[Collected data]
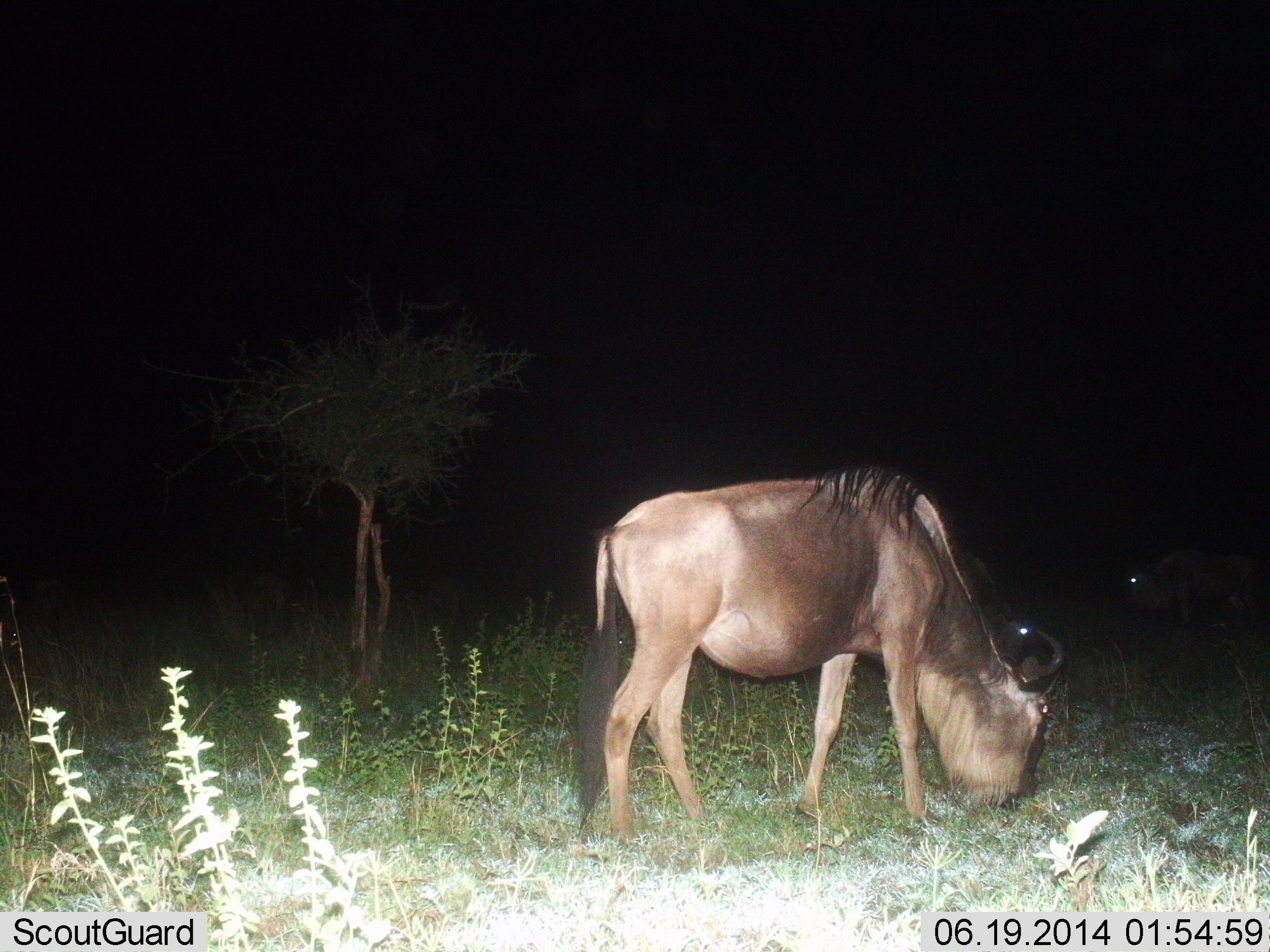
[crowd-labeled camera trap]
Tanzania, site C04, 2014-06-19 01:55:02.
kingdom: Animalia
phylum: Chordata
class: Mammalia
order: Artiodactyla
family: Bovidae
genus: Connochaetes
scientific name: Connochaetes taurinus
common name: blue wildebeest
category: wildebeest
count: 2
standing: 20%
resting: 0%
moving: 0%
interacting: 0%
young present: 0%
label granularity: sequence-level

*What to work on:* If a record holds a picture, drop the picture and return the rest of it exactly.

*Answer section:*
[crowd-labeled camera trap]
Tanzania, site C04, 2014-06-19 01:55:02.
kingdom: Animalia
phylum: Chordata
class: Mammalia
order: Artiodactyla
family: Bovidae
genus: Connochaetes
scientific name: Connochaetes taurinus
common name: blue wildebeest
category: wildebeest
count: 2
standing: 20%
resting: 0%
moving: 0%
interacting: 0%
young present: 0%
label granularity: sequence-level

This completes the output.